Problem to solve ▸
Please reproduce the entire listing exactly.

Provided records ▸
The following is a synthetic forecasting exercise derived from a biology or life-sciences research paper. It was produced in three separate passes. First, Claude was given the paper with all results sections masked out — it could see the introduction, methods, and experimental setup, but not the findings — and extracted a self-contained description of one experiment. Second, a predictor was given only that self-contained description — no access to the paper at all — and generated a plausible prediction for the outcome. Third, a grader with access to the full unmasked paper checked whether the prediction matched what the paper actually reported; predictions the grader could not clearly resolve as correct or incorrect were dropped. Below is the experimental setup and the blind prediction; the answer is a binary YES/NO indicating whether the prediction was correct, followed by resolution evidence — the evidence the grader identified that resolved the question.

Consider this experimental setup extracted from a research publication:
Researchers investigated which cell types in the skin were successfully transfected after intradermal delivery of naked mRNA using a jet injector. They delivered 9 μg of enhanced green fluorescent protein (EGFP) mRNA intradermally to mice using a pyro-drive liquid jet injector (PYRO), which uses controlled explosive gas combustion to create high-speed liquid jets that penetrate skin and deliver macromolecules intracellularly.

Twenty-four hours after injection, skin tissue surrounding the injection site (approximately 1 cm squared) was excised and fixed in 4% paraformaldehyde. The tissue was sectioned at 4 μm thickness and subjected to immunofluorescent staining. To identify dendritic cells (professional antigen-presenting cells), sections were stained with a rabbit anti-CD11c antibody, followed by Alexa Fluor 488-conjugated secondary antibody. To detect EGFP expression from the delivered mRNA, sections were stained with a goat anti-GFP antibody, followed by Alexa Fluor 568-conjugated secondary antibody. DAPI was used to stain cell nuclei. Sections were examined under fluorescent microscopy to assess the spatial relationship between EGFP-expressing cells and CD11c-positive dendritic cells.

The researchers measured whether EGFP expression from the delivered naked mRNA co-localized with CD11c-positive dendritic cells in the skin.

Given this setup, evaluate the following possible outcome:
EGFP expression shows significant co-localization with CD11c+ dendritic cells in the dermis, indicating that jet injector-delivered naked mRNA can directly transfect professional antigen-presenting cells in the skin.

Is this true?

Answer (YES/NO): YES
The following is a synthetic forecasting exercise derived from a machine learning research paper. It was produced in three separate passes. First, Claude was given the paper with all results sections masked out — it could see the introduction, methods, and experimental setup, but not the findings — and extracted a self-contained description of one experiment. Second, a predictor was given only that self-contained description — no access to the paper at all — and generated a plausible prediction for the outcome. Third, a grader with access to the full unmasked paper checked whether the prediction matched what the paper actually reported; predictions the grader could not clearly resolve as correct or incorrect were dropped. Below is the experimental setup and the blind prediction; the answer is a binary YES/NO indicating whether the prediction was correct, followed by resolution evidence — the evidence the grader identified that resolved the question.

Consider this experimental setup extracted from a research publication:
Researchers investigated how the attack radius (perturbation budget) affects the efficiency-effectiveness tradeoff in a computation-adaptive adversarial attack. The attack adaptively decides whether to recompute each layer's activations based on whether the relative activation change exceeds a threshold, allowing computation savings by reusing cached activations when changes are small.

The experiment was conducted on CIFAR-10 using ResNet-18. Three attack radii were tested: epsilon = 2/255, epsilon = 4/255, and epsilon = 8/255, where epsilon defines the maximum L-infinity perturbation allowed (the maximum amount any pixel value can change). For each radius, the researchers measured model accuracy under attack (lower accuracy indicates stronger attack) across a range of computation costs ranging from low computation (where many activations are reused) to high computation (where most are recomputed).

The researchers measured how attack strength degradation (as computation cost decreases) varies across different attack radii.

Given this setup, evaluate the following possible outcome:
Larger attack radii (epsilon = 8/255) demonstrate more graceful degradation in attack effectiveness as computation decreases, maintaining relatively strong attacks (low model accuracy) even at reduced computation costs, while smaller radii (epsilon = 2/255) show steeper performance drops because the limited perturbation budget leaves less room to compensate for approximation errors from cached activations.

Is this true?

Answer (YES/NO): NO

Answer to this problem ▸
The following is a synthetic forecasting exercise derived from a biology or life-sciences research paper. It was produced in three separate passes. First, Claude was given the paper with all results sections masked out — it could see the introduction, methods, and experimental setup, but not the findings — and extracted a self-contained description of one experiment. Second, a predictor was given only that self-contained description — no access to the paper at all — and generated a plausible prediction for the outcome. Third, a grader with access to the full unmasked paper checked whether the prediction matched what the paper actually reported; predictions the grader could not clearly resolve as correct or incorrect were dropped. Below is the experimental setup and the blind prediction; the answer is a binary YES/NO indicating whether the prediction was correct, followed by resolution evidence — the evidence the grader identified that resolved the question.

Consider this experimental setup extracted from a research publication:
Researchers investigated which cell types in the skin were successfully transfected after intradermal delivery of naked mRNA using a jet injector. They delivered 9 μg of enhanced green fluorescent protein (EGFP) mRNA intradermally to mice using a pyro-drive liquid jet injector (PYRO), which uses controlled explosive gas combustion to create high-speed liquid jets that penetrate skin and deliver macromolecules intracellularly.

Twenty-four hours after injection, skin tissue surrounding the injection site (approximately 1 cm squared) was excised and fixed in 4% paraformaldehyde. The tissue was sectioned at 4 μm thickness and subjected to immunofluorescent staining. To identify dendritic cells (professional antigen-presenting cells), sections were stained with a rabbit anti-CD11c antibody, followed by Alexa Fluor 488-conjugated secondary antibody. To detect EGFP expression from the delivered mRNA, sections were stained with a goat anti-GFP antibody, followed by Alexa Fluor 568-conjugated secondary antibody. DAPI was used to stain cell nuclei. Sections were examined under fluorescent microscopy to assess the spatial relationship between EGFP-expressing cells and CD11c-positive dendritic cells.

The researchers measured whether EGFP expression from the delivered naked mRNA co-localized with CD11c-positive dendritic cells in the skin.

Given this setup, evaluate the following possible outcome:
EGFP expression shows significant co-localization with CD11c+ dendritic cells in the dermis, indicating that jet injector-delivered naked mRNA can directly transfect professional antigen-presenting cells in the skin.

Is this true?

Answer (YES/NO): YES
The following is a synthetic forecasting exercise derived from a machine learning research paper. It was produced in three separate passes. First, Claude was given the paper with all results sections masked out — it could see the introduction, methods, and experimental setup, but not the findings — and extracted a self-contained description of one experiment. Second, a predictor was given only that self-contained description — no access to the paper at all — and generated a plausible prediction for the outcome. Third, a grader with access to the full unmasked paper checked whether the prediction matched what the paper actually reported; predictions the grader could not clearly resolve as correct or incorrect were dropped. Below is the experimental setup and the blind prediction; the answer is a binary YES/NO indicating whether the prediction was correct, followed by resolution evidence — the evidence the grader identified that resolved the question.

Consider this experimental setup extracted from a research publication:
Researchers investigated how the attack radius (perturbation budget) affects the efficiency-effectiveness tradeoff in a computation-adaptive adversarial attack. The attack adaptively decides whether to recompute each layer's activations based on whether the relative activation change exceeds a threshold, allowing computation savings by reusing cached activations when changes are small.

The experiment was conducted on CIFAR-10 using ResNet-18. Three attack radii were tested: epsilon = 2/255, epsilon = 4/255, and epsilon = 8/255, where epsilon defines the maximum L-infinity perturbation allowed (the maximum amount any pixel value can change). For each radius, the researchers measured model accuracy under attack (lower accuracy indicates stronger attack) across a range of computation costs ranging from low computation (where many activations are reused) to high computation (where most are recomputed).

The researchers measured how attack strength degradation (as computation cost decreases) varies across different attack radii.

Given this setup, evaluate the following possible outcome:
Larger attack radii (epsilon = 8/255) demonstrate more graceful degradation in attack effectiveness as computation decreases, maintaining relatively strong attacks (low model accuracy) even at reduced computation costs, while smaller radii (epsilon = 2/255) show steeper performance drops because the limited perturbation budget leaves less room to compensate for approximation errors from cached activations.

Is this true?

Answer (YES/NO): NO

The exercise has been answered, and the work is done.